_EXERCISE PROMPT_. In the copy of these records, include no pictures and change nothing else.
[[ RECORDS FOR PROCESSING open ]]
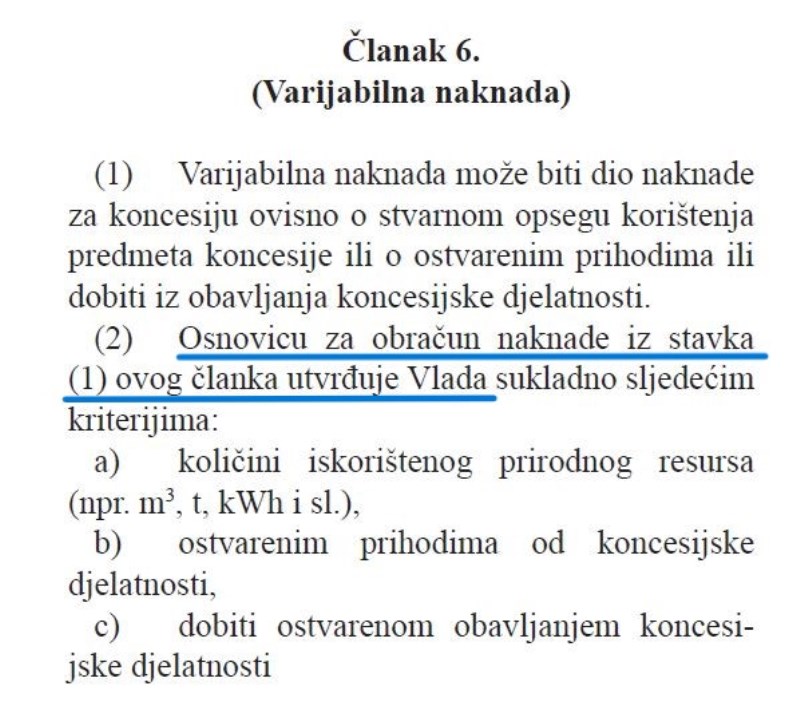 Članak 6.
(Varijabilna naknada)

(1) Varijabilna naknada može biti dio naknade za koncesiju ovisno o stvarnom opsegu korištenja predmeta koncesije ili o ostvarenim prihodima ili dobiti iz obavljanja koncesijske djelatnosti.

(2) Osnovicu za obračun naknade iz stavka (1) ovog članka utvrđuje Vlada sukladno sljedećim kriterijima:

a) količini iskorištenog prirodnog resursa (npr. $m^3$, t, kWh i sl.),

b) ostvarenim prihodima od koncesijske djelatnosti,

c) dobiti ostvarenom obavljanjem koncesijske djelatnosti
[[ RECORDS FOR PROCESSING closed ]]
_WRITTEN RESPONSE_.
 Članak 6.
(Varijabilna naknada)

(1) Varijabilna naknada može biti dio naknade za koncesiju ovisno o stvarnom opsegu korištenja predmeta koncesije ili o ostvarenim prihodima ili dobiti iz obavljanja koncesijske djelatnosti.

(2) Osnovicu za obračun naknade iz stavka (1) ovog članka utvrđuje Vlada sukladno sljedećim kriterijima:

a) količini iskorištenog prirodnog resursa (npr. $m^3$, t, kWh i sl.),

b) ostvarenim prihodima od koncesijske djelatnosti,

c) dobiti ostvarenom obavljanjem koncesijske djelatnosti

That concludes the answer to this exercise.